Saved entries:
== Segment start ==

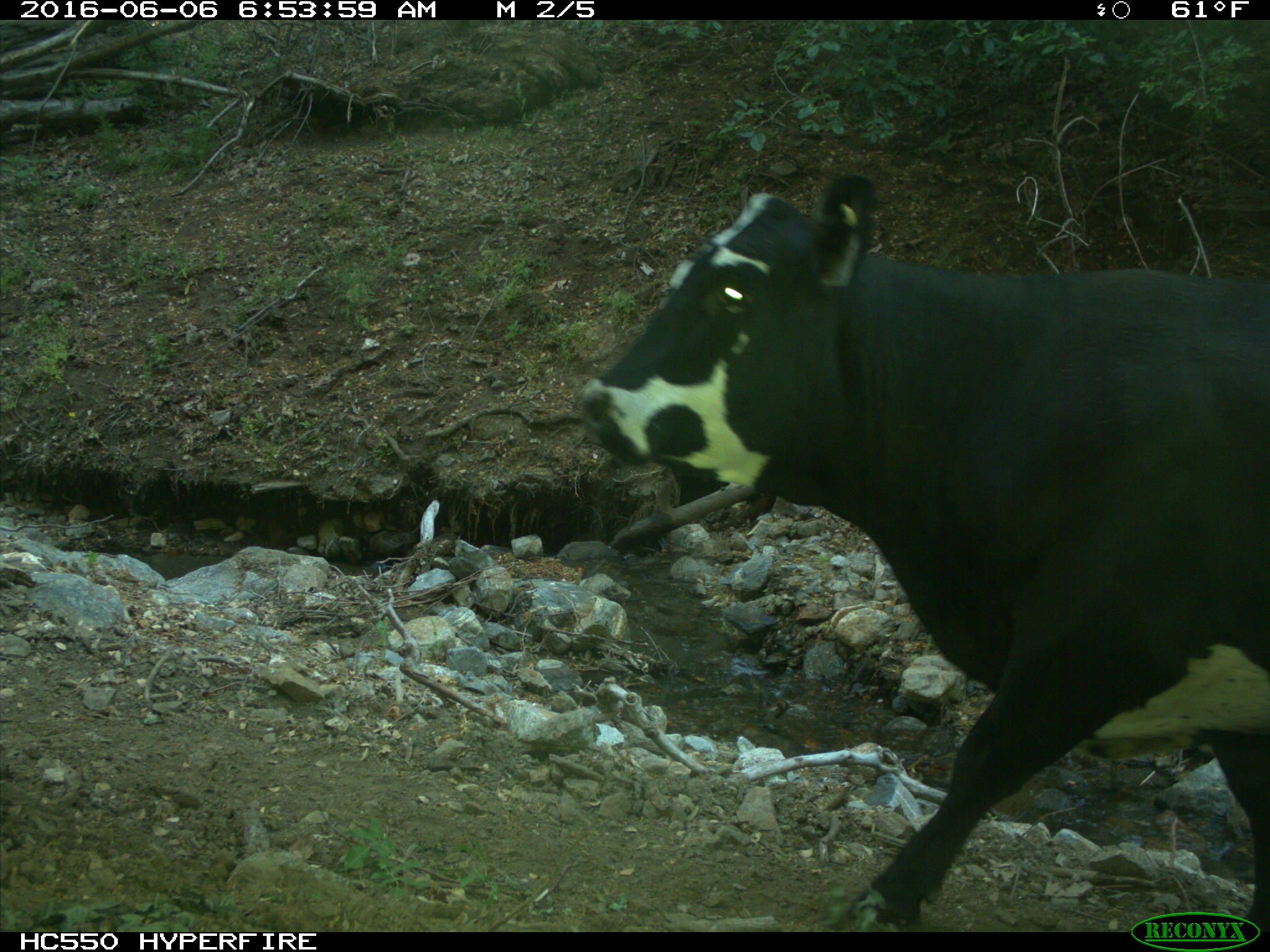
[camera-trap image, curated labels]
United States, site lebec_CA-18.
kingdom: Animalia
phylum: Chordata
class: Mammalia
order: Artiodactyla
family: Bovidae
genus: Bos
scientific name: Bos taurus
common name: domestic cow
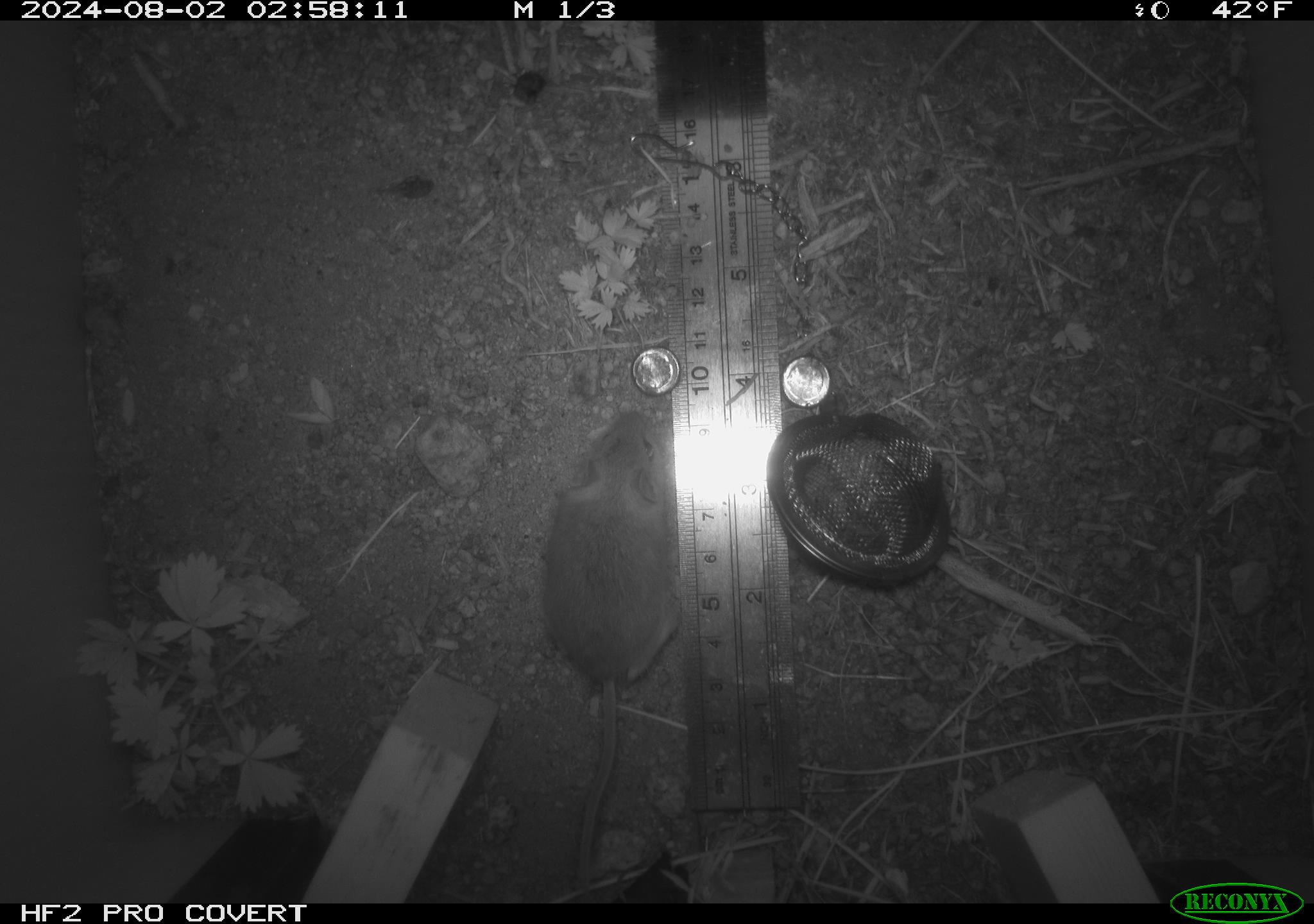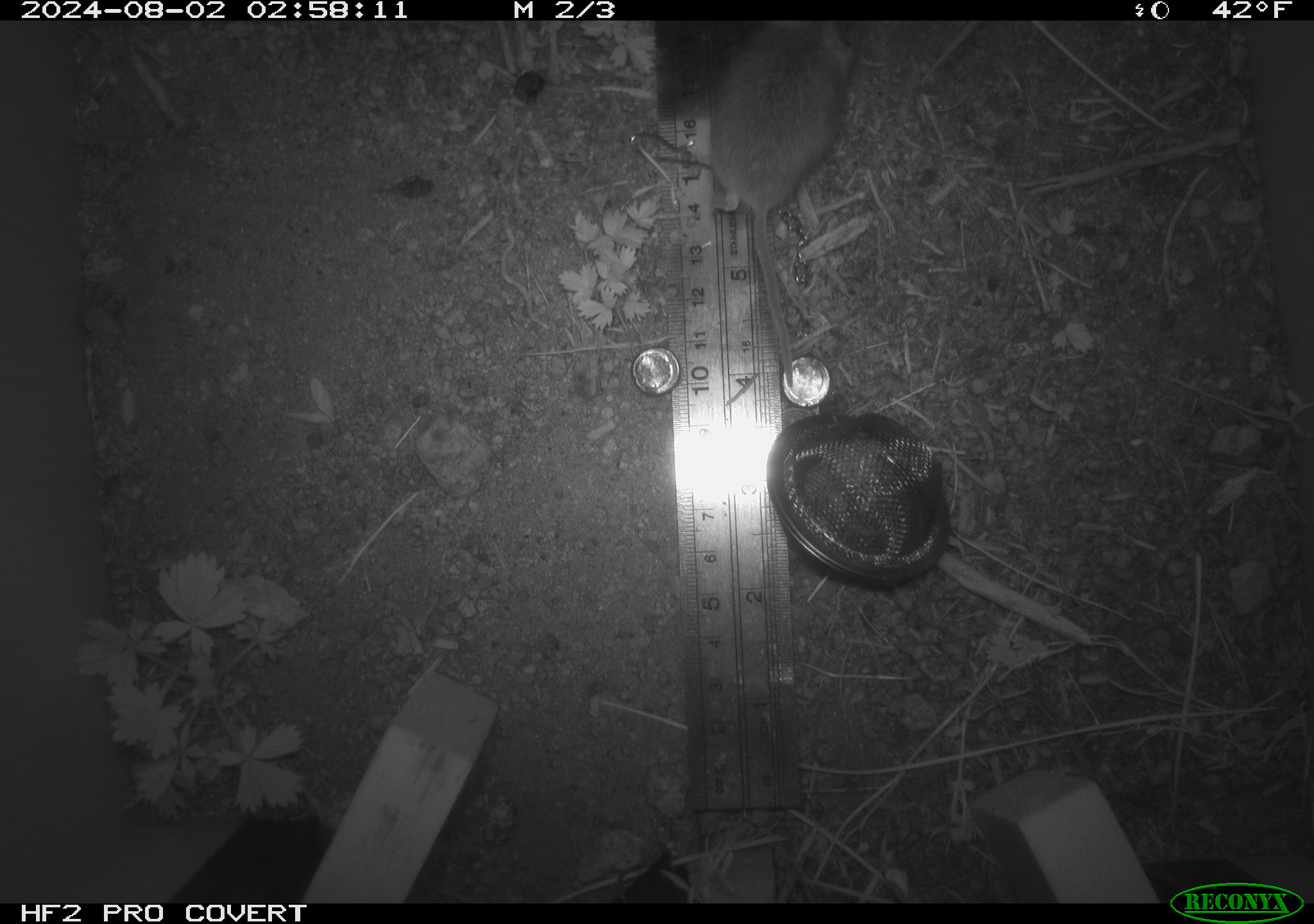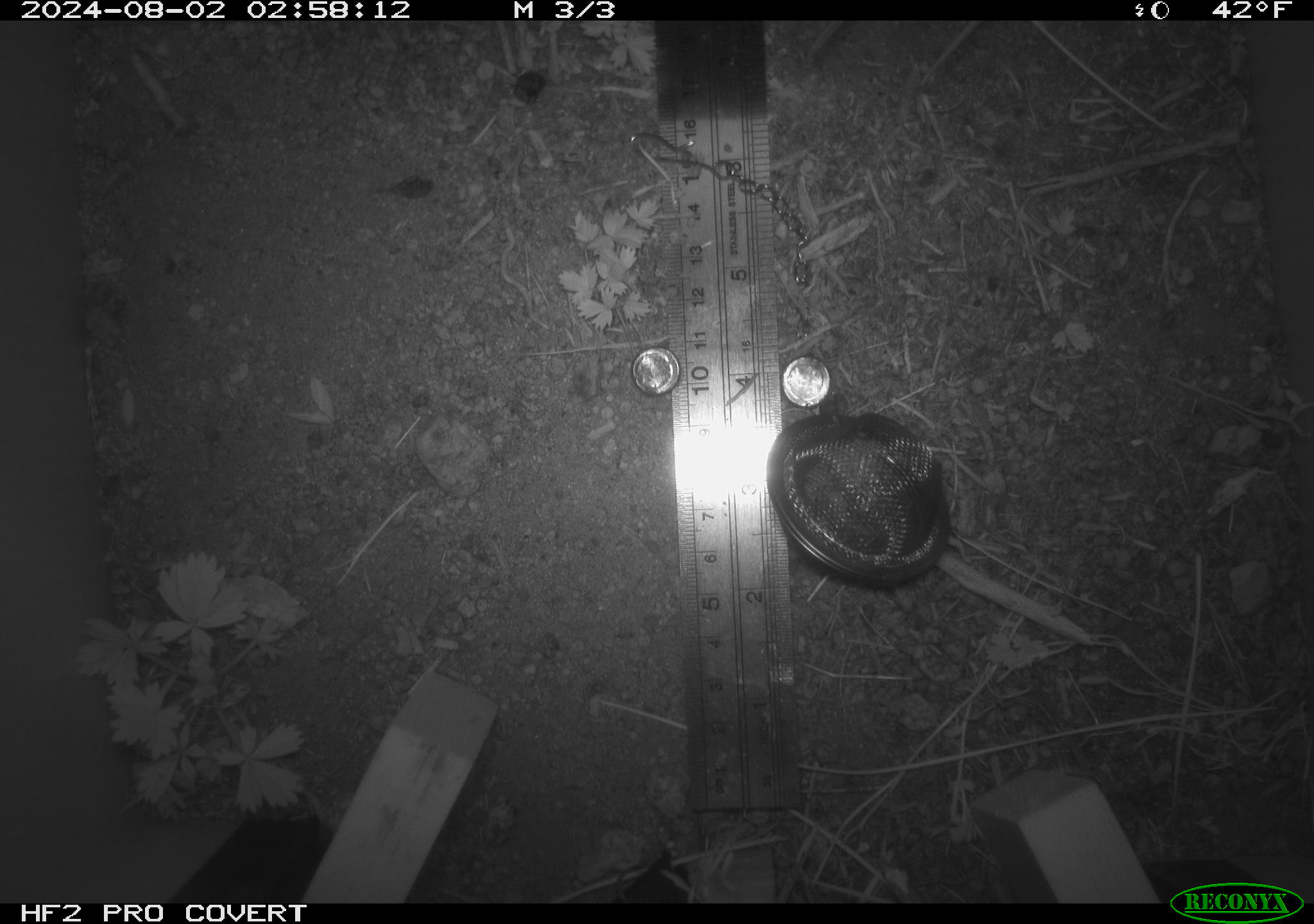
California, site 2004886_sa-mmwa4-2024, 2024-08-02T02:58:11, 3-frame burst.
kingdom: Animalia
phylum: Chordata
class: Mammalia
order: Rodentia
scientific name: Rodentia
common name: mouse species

== Segment end ==

◆ ABOUT THIS EXERCISE: Although the records contain pictures, restate them word for word with those pictures left out.

◆ WRITTEN ANSWER:
[camera-trap image, curated labels]
United States, site lebec_CA-18.
kingdom: Animalia
phylum: Chordata
class: Mammalia
order: Artiodactyla
family: Bovidae
genus: Bos
scientific name: Bos taurus
common name: domestic cow
California, site 2004886_sa-mmwa4-2024, 2024-08-02T02:58:11, 3-frame burst.
kingdom: Animalia
phylum: Chordata
class: Mammalia
order: Rodentia
scientific name: Rodentia
common name: mouse species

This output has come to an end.